**Quoted text**
--- begin ---

Requesting the Cantonese language (yue)

We’re the Cantonese Computational Linguistics Infrastructure Development
Workgroup (CanCLID), a team of volunteers from Guangdong, Guangxi, Hong
Kong, Macau, and the United States. We want to add the Cantonese language to Common Voice.

  1. Which language code should be used?
    yue

  2. Which script should be used?
    Hant (Han, Traditional) and Hans (Han, Simplified) can be used with Cantonese. However, we recommend adding Hant first because our volunteers are more capable and familiar with Hant.

Hans can usually be generated by mechanical transliteration from Hant. If necessary, we can provide manually checked conversions.

An issue was also opened here: https://github.com/mozilla/common-voice/issues/2926.

2 Likes

Common Voice has already been collecting Cantonese data for a while, the code is zh-HK : https://commonvoice.mozilla.org/zh-HK/speak There are 60 hours of data available (37 validated) in this past summer’s data release. I believe the prompts I’ve seen are all in Traditional characters.

I’m sure the project would greatly benefit from your team’s contributions to speaking, verifying, contributing sentences, and spreading the word to more Cantonese speakers!

I would like to make the suggestion that all contributors of speech should always ensure that they are logged in, with one voice per account and one account per voice (this is the case for all languages). The website currently seems to allow anonymous contributions, which are not attached to a speaker ID and are much less useful for several applications.

--- end ---

**Input material**
--- begin ---

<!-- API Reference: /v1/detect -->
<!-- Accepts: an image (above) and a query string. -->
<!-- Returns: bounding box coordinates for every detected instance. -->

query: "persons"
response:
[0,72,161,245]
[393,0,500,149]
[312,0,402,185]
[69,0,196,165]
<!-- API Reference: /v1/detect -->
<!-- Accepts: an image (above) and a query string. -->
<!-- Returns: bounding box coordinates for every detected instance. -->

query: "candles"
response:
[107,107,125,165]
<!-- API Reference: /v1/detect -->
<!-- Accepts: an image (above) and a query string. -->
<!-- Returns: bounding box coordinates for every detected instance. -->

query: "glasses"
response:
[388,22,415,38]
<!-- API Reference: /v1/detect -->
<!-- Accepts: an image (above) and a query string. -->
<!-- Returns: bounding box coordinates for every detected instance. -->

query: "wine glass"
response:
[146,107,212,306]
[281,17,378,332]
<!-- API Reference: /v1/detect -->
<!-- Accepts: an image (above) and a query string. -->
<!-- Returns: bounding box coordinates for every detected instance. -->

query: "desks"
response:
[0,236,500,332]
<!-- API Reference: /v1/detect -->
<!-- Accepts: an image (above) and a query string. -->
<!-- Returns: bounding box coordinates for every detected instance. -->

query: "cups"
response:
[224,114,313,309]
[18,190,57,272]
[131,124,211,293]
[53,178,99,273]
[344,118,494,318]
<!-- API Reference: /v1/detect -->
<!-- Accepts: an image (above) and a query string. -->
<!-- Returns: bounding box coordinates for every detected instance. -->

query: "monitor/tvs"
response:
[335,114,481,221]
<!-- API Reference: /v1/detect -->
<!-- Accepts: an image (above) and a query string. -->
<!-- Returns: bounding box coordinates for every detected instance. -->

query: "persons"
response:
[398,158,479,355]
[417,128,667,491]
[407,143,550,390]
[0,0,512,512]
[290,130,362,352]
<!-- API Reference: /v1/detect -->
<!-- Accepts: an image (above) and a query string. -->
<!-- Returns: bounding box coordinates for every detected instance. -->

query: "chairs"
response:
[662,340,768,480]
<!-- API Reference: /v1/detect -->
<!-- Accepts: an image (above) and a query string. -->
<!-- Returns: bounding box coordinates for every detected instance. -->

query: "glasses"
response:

--- end ---

**Work to complete**
1: Add -41 to each bounding box coordinate and write out every line of the listing again, from its start through the line that contains "[388,22,415,38]", with both ends included.
2: Carry the forum thread about adding Cantonese to Common Voice further, starting after its last sentence.

**Results of the tasks**
1:
<!-- API Reference: /v1/detect -->
<!-- Accepts: an image (above) and a query string. -->
<!-- Returns: bounding box coordinates for every detected instance. -->

query: "persons"
response:
[-41,31,120,204]
[352,-41,459,108]
[271,-41,361,144]
[28,-41,155,124]
<!-- API Reference: /v1/detect -->
<!-- Accepts: an image (above) and a query string. -->
<!-- Returns: bounding box coordinates for every detected instance. -->

query: "candles"
response:
[66,66,84,124]
<!-- API Reference: /v1/detect -->
<!-- Accepts: an image (above) and a query string. -->
<!-- Returns: bounding box coordinates for every detected instance. -->

query: "glasses"
response:
[347,-19,374,-3]

2:
Yes, I’m aware of the zh-HK corpus, but a lot of Cantonese users do not reside in Hong Kong, and tagging the language under a specific region is putting off at best and down-right offensive to other non-Hong Kong Cantonese speakers. Using zh-hk for Cantonese is also like calling Portugese as “Romance-Brazil”.

Also, Cantonese as used in Hong Kong consists of two stratums - a literary one which is based on Mandarin Chinese grammar, and a vernacular one which has its own grammar rules and its own set of particles. The current zh-HK locale doesn’t distinguish between them. It’s the equivalent of mixing Bokmål and Nynorsk into a single language.

We’re asking for a new “yue” language code on Common Voice where Cantonese can be recorded and categorized correctly. This is the code that’s recommended by BCP-47 and understood by the ICU. We can migrate the zh-HK data into this set later if necessary.

Note that there are also other languages under the macrolanguage zh. There will likely be requests for adding other languages like nan and hak. By lumping everything under zh, it’s the equivalent of using the same language code for both French and Spanish (both are romance languages which share the same roots).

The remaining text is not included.